Task instructions: List every line in the entries below that contains the word "further".

Extracted records:
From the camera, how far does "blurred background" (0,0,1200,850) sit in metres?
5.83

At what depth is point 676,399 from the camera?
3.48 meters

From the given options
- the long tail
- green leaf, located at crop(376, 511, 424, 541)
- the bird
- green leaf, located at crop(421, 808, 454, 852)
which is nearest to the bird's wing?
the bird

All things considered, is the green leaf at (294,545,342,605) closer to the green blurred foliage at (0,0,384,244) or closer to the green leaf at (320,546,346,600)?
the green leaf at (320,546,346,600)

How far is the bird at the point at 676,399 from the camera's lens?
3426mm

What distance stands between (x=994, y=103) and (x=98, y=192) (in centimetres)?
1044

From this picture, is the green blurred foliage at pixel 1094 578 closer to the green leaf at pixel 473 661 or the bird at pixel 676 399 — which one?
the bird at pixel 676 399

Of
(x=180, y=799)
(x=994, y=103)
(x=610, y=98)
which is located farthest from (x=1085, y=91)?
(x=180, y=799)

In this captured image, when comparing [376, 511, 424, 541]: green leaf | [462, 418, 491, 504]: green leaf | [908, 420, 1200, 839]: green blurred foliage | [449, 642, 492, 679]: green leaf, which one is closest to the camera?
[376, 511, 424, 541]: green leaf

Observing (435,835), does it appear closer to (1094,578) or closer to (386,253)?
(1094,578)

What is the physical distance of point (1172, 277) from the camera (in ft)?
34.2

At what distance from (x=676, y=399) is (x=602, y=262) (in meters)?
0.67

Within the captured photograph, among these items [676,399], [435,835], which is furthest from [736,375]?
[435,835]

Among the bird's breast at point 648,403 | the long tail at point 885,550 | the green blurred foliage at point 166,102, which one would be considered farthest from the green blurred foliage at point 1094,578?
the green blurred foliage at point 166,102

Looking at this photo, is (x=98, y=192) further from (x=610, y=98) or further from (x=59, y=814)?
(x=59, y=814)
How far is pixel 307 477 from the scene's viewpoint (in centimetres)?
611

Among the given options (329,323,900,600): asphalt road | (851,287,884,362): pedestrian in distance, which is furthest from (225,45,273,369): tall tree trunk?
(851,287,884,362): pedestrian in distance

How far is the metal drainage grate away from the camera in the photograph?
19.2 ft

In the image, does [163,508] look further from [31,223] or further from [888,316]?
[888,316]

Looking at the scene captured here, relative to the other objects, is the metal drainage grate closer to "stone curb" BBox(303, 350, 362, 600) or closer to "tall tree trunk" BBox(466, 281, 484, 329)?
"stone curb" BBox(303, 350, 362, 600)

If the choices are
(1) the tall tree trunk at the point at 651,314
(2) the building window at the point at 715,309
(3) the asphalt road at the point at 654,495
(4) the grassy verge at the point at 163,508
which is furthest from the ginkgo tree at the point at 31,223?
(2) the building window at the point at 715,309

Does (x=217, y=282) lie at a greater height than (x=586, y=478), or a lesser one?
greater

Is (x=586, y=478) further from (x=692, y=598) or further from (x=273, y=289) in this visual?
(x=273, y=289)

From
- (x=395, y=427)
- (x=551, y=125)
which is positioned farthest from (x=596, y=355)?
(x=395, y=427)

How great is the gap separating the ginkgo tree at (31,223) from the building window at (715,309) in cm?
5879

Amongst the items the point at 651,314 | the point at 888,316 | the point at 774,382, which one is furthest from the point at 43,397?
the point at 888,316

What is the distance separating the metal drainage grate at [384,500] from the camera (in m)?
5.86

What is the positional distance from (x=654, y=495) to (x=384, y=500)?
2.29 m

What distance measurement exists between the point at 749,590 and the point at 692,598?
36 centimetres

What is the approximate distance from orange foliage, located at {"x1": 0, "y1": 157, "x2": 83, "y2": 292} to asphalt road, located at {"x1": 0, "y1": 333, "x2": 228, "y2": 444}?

Exercise response:
Looking at this photo, is (x=98, y=192) further from (x=610, y=98) or further from (x=59, y=814)?
In the image, does [163,508] look further from [31,223] or further from [888,316]?
Is (x=586, y=478) further from (x=692, y=598) or further from (x=273, y=289) in this visual?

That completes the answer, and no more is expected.